Again, your farm is on their land. Your farm used to be their home. You are saying the wolves shouldn't be protected because then they will not learn to leave farms alone and that eventually, they will learn to stay away. From what it seems, this used to be the case where wolves were not protected, and then they went extinct. So, when they were unprotected, they weren't learning their lesson then and they probably will not in the future if they become unprotected. Wolves disappearing from the habitat would cause drastic changes to the food chain.

Now, all that being said, I disagree that the state should just release wolves everywhere, seeing that they are a threat to human safety. I think that is a reckless move on their part. I understand the wolves eating your livestock means you lose money and possibly loved animals. I think the best conclusion would be that the state would set up large reserves for the wolves where they are protected. Once they leave the reserve, they are unprotected so the reserves become a place where the wolves have food and can live freely without the intrusion of humans later on. 

That's just how I feel on the matter. I hope I did not make you upset.


----------



## Damfino (Dec 29, 2013)

Disagreement, however strong, is never cause for offense so don't worry about upsetting me.  

You position would be sound if it didn't lack context. I believe you are from Pennsylvania, which means you probably don't have much understanding about land policy and history out west. The wolves weren't exterminated because they were a problem to ranchers. They were exterminated by the U.S. government during the expansion years. The government put a bounty on wolves and they were very quickly hunted, trapped, and poisoned to extinction since it was more profitable kill wolves than to stick to ranching. With a price on their heads, there was no chance for "non-problem" wolves to keep to themselves and survive. These days there is no bounty and there are laws against poaching. It is estimated that my "backyard" has more mountain lions per square mile than any other in the lower 48 states, yet I never see them and ranchers don't hunt them to extinction to protect livestock. Why? Because lions here have learned through the generations not to bother people. The ones that do get shot. Ranchers have better things to do than waste time hunting predators that aren't bothering them. But I guarantee that if the government put a bounty on lionskins, every rancher would make time to go lion hunting because it would be money in their pockets. 
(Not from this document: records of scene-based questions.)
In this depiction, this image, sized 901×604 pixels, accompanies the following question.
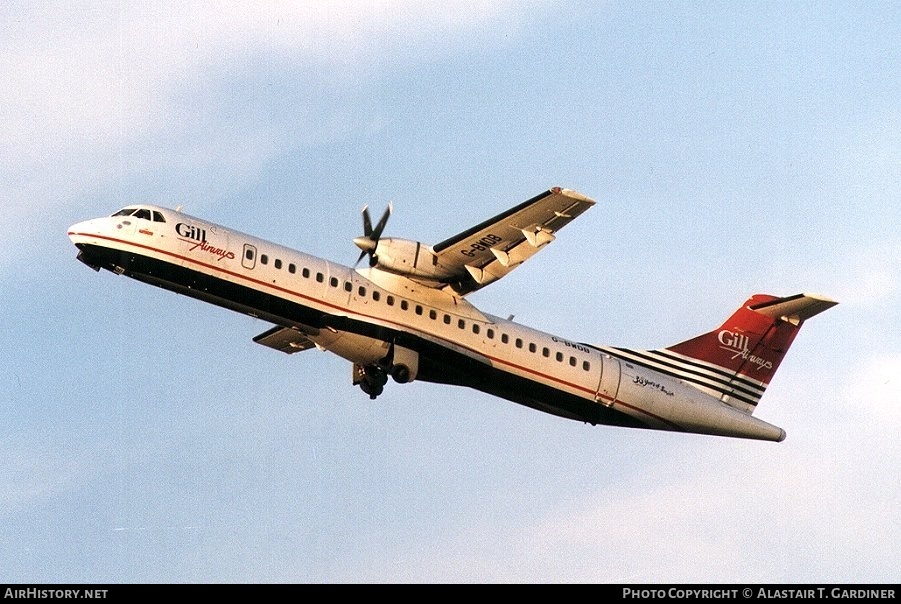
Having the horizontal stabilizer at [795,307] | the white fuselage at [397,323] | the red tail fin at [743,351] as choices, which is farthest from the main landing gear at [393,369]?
the horizontal stabilizer at [795,307]

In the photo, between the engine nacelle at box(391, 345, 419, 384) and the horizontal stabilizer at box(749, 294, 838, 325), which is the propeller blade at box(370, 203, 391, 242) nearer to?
the engine nacelle at box(391, 345, 419, 384)

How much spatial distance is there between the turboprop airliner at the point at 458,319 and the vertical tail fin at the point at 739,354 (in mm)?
38

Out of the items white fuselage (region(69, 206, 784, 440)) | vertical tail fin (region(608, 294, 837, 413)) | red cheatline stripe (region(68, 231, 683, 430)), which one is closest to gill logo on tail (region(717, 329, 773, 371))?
vertical tail fin (region(608, 294, 837, 413))

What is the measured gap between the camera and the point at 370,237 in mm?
31812

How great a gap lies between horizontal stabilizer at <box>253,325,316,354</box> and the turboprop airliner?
83 millimetres

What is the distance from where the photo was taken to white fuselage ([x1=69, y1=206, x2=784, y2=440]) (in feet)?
100

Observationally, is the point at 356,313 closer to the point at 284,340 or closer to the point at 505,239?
the point at 505,239

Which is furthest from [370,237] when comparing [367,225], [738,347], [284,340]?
[738,347]

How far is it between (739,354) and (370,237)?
11.1 metres

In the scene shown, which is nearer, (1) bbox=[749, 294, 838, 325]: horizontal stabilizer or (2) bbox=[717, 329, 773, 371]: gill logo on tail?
(1) bbox=[749, 294, 838, 325]: horizontal stabilizer

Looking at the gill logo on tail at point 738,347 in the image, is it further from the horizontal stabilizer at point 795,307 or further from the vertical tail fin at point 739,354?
the horizontal stabilizer at point 795,307
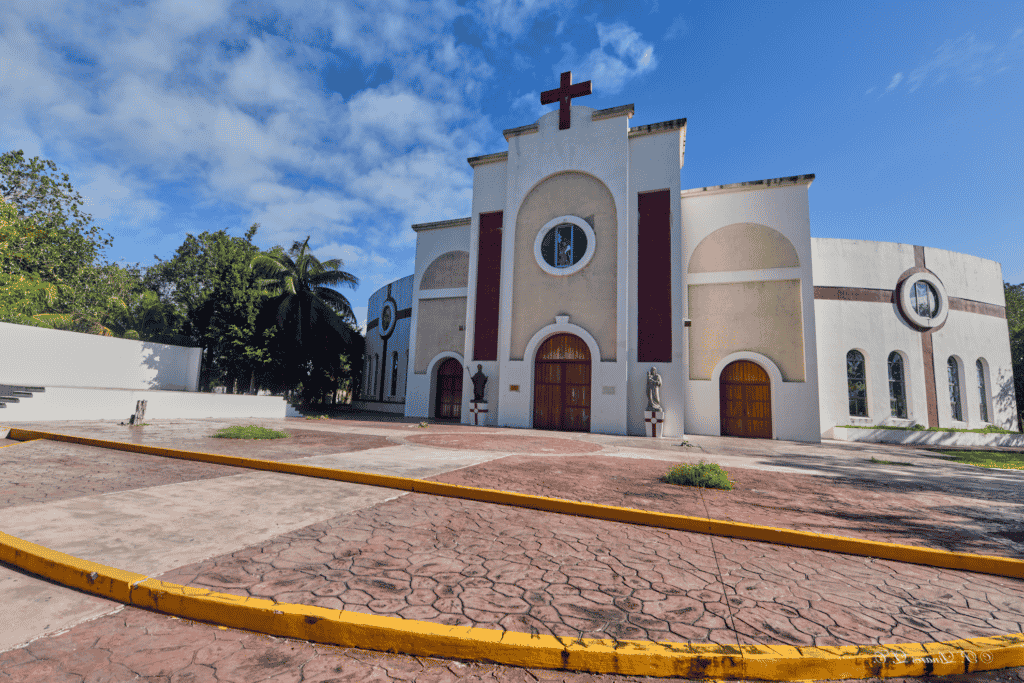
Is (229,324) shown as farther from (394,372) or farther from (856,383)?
(856,383)

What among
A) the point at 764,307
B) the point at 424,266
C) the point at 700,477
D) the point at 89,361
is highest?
the point at 424,266

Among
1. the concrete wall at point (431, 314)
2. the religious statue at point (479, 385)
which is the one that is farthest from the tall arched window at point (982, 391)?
the concrete wall at point (431, 314)

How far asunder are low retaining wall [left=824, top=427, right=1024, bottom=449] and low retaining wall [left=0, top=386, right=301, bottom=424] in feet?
72.9

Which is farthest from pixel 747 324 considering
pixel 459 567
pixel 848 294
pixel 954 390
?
pixel 459 567

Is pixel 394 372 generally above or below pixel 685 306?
below

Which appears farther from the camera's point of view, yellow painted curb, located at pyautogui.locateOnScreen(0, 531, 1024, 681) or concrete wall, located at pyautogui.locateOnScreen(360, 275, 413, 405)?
concrete wall, located at pyautogui.locateOnScreen(360, 275, 413, 405)

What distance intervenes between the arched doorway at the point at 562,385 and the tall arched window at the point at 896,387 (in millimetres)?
12344

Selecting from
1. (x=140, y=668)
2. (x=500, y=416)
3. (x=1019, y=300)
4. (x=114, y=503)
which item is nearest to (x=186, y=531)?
(x=114, y=503)

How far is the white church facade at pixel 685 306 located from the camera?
1541 centimetres

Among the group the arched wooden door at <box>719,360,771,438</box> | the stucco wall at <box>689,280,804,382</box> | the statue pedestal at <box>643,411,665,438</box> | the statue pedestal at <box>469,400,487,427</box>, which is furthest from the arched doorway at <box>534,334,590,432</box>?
the arched wooden door at <box>719,360,771,438</box>

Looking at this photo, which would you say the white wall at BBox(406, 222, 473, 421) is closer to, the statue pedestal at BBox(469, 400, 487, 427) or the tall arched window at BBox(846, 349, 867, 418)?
the statue pedestal at BBox(469, 400, 487, 427)

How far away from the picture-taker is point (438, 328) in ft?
67.1

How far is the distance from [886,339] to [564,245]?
13.3 m

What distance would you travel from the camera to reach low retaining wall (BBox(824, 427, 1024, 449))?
53.9ft
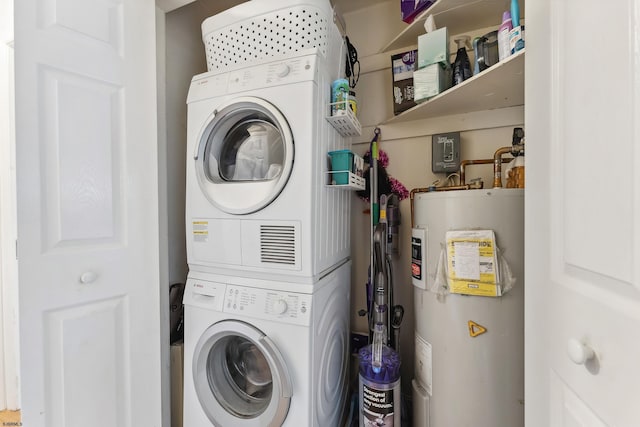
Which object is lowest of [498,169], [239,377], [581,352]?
[239,377]

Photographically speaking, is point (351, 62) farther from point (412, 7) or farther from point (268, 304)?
point (268, 304)

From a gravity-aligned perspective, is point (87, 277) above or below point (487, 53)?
below

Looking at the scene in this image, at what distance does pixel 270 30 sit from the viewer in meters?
1.16

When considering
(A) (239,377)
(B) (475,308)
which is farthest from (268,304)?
(B) (475,308)

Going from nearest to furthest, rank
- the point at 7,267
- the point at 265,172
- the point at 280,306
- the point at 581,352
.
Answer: the point at 581,352
the point at 280,306
the point at 265,172
the point at 7,267

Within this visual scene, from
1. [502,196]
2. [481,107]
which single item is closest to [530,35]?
[502,196]

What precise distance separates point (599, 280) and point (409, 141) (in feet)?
4.24

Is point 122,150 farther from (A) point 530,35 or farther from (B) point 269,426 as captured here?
(A) point 530,35

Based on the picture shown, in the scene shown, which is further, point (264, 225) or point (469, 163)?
point (469, 163)

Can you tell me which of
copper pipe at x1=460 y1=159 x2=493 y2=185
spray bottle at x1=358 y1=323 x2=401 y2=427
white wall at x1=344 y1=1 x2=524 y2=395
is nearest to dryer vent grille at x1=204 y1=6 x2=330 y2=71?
white wall at x1=344 y1=1 x2=524 y2=395

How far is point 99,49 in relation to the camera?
1.01 metres

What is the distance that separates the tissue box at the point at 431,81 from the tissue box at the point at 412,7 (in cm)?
31

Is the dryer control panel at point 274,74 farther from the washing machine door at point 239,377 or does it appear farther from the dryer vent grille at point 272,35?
the washing machine door at point 239,377

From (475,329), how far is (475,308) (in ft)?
0.26
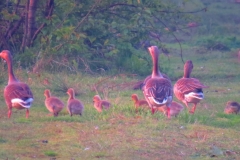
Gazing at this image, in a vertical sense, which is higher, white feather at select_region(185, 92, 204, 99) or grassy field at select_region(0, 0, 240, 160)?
white feather at select_region(185, 92, 204, 99)

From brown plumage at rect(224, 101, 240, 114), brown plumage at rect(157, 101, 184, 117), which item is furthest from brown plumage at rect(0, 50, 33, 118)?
brown plumage at rect(224, 101, 240, 114)

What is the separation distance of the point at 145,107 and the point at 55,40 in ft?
20.4

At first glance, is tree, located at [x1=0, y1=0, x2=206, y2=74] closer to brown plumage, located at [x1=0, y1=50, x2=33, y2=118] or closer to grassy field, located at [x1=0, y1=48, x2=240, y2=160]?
grassy field, located at [x1=0, y1=48, x2=240, y2=160]

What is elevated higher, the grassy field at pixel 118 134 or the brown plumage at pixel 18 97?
the brown plumage at pixel 18 97

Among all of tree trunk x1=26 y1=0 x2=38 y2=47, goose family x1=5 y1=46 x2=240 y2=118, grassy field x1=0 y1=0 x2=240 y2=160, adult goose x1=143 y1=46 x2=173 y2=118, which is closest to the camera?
grassy field x1=0 y1=0 x2=240 y2=160

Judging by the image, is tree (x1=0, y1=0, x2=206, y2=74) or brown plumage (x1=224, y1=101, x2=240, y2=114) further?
tree (x1=0, y1=0, x2=206, y2=74)

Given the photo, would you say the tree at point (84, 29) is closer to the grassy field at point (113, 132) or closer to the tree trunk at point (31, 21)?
the tree trunk at point (31, 21)

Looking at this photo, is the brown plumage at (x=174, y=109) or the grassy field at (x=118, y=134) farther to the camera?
the brown plumage at (x=174, y=109)

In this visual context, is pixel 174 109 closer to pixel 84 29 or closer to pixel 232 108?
pixel 232 108

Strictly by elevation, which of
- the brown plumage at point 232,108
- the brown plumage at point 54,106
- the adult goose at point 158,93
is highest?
the adult goose at point 158,93

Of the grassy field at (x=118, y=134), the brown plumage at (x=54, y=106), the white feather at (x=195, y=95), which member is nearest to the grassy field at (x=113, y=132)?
the grassy field at (x=118, y=134)

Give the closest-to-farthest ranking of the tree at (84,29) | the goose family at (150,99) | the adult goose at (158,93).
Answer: the adult goose at (158,93) → the goose family at (150,99) → the tree at (84,29)

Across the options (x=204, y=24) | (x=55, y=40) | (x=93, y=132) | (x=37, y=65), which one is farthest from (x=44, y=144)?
(x=204, y=24)

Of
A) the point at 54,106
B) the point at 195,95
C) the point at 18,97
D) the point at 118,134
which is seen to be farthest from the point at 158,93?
the point at 18,97
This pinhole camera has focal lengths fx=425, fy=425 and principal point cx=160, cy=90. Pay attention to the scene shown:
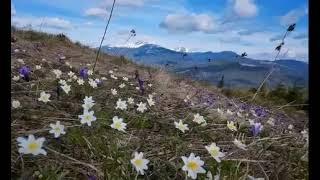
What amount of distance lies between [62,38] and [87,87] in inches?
242

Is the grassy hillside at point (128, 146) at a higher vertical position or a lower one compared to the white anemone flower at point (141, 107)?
lower

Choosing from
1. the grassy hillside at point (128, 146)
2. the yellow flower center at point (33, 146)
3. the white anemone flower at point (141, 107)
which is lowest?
the grassy hillside at point (128, 146)

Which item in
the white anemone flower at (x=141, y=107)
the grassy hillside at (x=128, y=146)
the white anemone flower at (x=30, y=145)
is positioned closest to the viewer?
the white anemone flower at (x=30, y=145)

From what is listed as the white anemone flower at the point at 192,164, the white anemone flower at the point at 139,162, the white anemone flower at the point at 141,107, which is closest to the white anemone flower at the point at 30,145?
the white anemone flower at the point at 139,162

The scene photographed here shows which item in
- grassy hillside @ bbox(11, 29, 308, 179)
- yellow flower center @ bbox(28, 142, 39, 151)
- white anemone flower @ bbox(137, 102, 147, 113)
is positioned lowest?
grassy hillside @ bbox(11, 29, 308, 179)

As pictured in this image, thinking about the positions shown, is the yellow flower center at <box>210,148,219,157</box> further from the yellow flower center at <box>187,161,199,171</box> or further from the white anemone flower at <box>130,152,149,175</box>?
the white anemone flower at <box>130,152,149,175</box>

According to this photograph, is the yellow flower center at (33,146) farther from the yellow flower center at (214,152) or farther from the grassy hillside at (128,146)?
the yellow flower center at (214,152)

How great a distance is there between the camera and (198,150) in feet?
6.53

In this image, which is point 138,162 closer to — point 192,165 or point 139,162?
point 139,162

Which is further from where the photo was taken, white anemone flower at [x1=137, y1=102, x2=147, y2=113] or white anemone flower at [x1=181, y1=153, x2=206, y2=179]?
white anemone flower at [x1=137, y1=102, x2=147, y2=113]

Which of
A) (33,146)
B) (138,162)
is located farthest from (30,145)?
(138,162)

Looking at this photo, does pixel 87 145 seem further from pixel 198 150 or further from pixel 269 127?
→ pixel 269 127

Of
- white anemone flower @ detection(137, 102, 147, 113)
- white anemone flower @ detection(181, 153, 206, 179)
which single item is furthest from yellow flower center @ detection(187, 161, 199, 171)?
white anemone flower @ detection(137, 102, 147, 113)
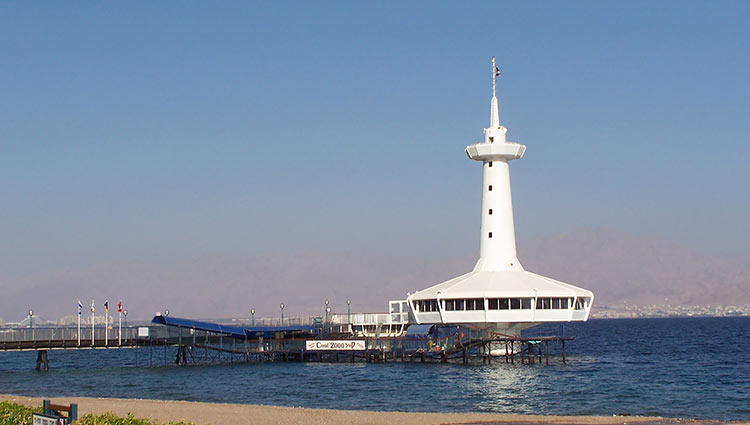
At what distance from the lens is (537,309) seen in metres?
68.2

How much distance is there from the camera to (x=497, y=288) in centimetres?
6856

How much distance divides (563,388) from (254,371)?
961 inches

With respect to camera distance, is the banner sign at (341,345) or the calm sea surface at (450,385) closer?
the calm sea surface at (450,385)

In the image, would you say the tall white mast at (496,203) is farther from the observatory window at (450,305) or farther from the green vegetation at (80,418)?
the green vegetation at (80,418)

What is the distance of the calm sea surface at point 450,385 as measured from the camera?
43.1m

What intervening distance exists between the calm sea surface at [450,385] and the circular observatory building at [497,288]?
13.0 feet

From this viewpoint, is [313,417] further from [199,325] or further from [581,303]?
[581,303]

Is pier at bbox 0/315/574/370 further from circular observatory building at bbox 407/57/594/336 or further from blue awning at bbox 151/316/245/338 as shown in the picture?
circular observatory building at bbox 407/57/594/336

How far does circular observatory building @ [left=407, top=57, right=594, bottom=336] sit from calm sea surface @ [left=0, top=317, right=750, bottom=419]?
13.0 feet

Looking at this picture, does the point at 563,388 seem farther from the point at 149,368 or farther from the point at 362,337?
the point at 149,368

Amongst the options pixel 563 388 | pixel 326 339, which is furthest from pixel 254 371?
pixel 563 388

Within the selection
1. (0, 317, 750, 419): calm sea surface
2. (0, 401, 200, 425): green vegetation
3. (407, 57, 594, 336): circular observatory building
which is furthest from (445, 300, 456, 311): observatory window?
(0, 401, 200, 425): green vegetation

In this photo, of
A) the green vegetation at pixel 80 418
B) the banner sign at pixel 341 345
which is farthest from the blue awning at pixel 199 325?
the green vegetation at pixel 80 418

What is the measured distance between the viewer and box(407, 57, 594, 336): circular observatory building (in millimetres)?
68250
Your suggestion that areas be set aside was already done 100 years ago. The US Forest Service was created after all suitable farming land was claimed during the homesteading years. Huge swathes of western land were left blank because no one at that time wanted the land other than for mining claims, which were but tiny dots in the vast expanse of wilderness. So the government took over the unclaimed land and began issuing permits for timber, grazing, mining, fishing, hunting, etc. Hence the USFS slogan, "The Land of Many Uses." Beyond that, there were huge areas of "wasteland" that at that time even the US Forest Service didn't want. The Bureau of Land Management was created to deal with these leftovers. Colorado, like most states out west, has vast areas of both USFS and BLM land. Fortunately most of it can be grazed, timbered, etc. because otherwise there would be no self-sustaining industry in areas where most of the land is owned by the government. However, there are many folks who live out east and in cities who don't understand this dynamic. They don't want the land to be used for any type of economic activity but rather they want it reserved exclusively for recreation. The sad thing about this is that it essentially turns huge areas into medieval England where you have the "King's Forest" and the lowly peasants who live in it are not allowed to make a living off of it. 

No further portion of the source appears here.